Bonar's decision to leave school last fall was no less than heartbreaking for the bright would-be sophomore. "I kept crying, saying, 'Oh, my god, I'm dropping out of college!'" she remembers. Still, she adds quickly, "It's not like I'm never going to go back. It just wasn't right for me this year." She pauses for a moment, then shrugs. "It's not going to be right next year, either."

She's right about the timing: There aren't enough hours to study Jane Austen when you're spending your days performing with Low. After Bonar's set at the Norshor's weekly experimental night this past year, she was approached by Alan Sparhawk, who asked her to tour with his band. "I'm like, 'Oh yeah, sure,'" Bonar remembers of her flustered response, adding "Well, duh."

Planets was subsequently released on Sparhawk's Chairkickers Union label, and Bonar's alternate use of acoustic guitar and Rhodes keyboards on the album sets up an interesting dichotomy in her work. Depending upon what she's playing, she's either a plucky coffee-shop chanteuse or a tragic cowgirl. While the gently-strummed guitar works for stories about life on the road, life in the bar, and death at the bottom of a cold lake, the Rhodes-led songs really add an extra depth and moodiness to her music. When she sits down at the keys, her delivery is forceful and commanding--and significantly more unusual than her work with her guitar. It's like hearing the difference between her old blue jeans and those alarming red cowboy boots.

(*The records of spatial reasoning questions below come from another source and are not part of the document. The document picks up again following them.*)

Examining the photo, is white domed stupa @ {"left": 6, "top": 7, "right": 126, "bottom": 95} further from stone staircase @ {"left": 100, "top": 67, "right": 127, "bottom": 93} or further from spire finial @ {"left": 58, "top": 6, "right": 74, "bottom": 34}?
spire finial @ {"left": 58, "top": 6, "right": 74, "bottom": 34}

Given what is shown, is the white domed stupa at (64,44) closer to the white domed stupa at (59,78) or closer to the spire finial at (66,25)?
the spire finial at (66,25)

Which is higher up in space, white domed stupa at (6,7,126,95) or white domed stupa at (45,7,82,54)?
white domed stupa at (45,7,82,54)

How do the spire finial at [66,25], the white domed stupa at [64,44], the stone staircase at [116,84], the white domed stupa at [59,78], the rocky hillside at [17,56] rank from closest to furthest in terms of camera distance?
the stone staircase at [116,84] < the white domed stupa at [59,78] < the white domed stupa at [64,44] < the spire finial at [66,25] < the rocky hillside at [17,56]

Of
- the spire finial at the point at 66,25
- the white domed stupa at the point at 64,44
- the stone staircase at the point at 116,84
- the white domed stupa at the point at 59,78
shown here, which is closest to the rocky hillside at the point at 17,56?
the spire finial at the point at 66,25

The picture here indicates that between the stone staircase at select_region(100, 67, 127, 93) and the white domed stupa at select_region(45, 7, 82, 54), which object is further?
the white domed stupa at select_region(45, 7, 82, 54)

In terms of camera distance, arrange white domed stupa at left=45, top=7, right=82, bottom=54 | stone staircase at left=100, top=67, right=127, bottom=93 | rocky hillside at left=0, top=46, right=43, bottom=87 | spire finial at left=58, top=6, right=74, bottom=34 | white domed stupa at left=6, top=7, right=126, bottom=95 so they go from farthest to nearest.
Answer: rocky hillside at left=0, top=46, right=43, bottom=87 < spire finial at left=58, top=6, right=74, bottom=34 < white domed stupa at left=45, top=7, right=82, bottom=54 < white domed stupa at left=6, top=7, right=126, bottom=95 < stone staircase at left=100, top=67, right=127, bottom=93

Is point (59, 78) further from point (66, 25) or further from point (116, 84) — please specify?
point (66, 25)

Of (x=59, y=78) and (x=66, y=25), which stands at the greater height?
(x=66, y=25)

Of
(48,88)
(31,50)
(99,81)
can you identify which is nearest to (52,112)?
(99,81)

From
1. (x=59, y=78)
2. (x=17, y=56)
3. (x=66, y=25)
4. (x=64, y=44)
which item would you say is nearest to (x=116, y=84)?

On songs like "Save a Horse, Ride a Cowboy," Bonar's innocent longings ("Find me a cowboy who...gets weak when he cries for me/Gets weak when he cries for home out on the range") slide into stranger fantasies with help from the calliope soundscape the Rhodes evokes, coating the song in irony. In the shadows of the keys, Bonar's stories of heartbreak and drunken stupor are hard to take at face value. There's a mystery about them--a welcome trait at a time when too many solo folk acts fizzle out in a wash of self-indulgence.

Bonar won't likely follow in the typical singer-songwriter path. She's wise enough to realize that she needs to make music her own way, and that an education doesn't just happen in a university classroom. Hemingway can wait.